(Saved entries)

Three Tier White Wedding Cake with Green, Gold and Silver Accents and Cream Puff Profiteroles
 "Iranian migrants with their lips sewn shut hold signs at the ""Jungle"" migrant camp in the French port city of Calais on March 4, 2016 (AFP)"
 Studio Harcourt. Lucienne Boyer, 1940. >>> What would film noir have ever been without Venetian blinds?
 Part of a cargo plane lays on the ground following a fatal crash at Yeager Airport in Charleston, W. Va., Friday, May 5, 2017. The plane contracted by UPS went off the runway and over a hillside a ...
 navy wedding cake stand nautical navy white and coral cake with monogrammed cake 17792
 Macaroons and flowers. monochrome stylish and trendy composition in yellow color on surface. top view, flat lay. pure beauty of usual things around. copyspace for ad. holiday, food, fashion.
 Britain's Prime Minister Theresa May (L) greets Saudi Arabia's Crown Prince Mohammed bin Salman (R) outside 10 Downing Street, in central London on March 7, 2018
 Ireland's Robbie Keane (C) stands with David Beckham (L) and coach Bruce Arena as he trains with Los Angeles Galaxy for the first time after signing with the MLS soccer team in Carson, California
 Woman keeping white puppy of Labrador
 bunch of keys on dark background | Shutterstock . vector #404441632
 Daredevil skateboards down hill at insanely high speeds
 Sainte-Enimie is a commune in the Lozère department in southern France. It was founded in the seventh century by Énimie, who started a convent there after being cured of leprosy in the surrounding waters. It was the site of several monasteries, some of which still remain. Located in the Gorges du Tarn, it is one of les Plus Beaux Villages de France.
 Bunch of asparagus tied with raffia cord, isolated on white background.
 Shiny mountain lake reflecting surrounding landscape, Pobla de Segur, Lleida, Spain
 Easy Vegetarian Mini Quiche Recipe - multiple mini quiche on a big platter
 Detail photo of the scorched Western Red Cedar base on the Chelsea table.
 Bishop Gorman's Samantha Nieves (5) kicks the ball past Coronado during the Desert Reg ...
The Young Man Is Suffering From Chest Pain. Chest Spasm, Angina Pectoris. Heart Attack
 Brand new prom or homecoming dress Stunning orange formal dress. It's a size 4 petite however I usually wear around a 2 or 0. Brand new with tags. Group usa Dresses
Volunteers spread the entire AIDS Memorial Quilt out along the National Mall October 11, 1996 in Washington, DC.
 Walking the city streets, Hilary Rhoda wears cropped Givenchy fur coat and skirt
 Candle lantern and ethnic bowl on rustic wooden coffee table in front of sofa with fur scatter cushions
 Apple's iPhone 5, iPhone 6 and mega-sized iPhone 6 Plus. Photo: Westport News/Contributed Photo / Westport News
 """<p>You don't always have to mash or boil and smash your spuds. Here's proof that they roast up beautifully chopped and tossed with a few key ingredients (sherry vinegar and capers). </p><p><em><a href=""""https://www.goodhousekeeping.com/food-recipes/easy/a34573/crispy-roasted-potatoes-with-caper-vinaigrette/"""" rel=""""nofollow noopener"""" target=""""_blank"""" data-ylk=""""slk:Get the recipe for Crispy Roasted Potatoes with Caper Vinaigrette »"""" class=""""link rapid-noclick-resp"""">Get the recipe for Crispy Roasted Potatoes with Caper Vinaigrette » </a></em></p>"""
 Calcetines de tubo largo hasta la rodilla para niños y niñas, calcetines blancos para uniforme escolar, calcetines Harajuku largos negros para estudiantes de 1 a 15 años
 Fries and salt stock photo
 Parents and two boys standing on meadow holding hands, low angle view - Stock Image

• **YOUR OBJECTIVE**: Repeat word for word the lines above that run from the line containing "Candle lantern and" through the line containing "Apple's iPhone 5, iPhone", both ends included, and nothing else.

• **WRITTEN REPLY**:
 Candle lantern and ethnic bowl on rustic wooden coffee table in front of sofa with fur scatter cushions
 Apple's iPhone 5, iPhone 6 and mega-sized iPhone 6 Plus. Photo: Westport News/Contributed Photo / Westport News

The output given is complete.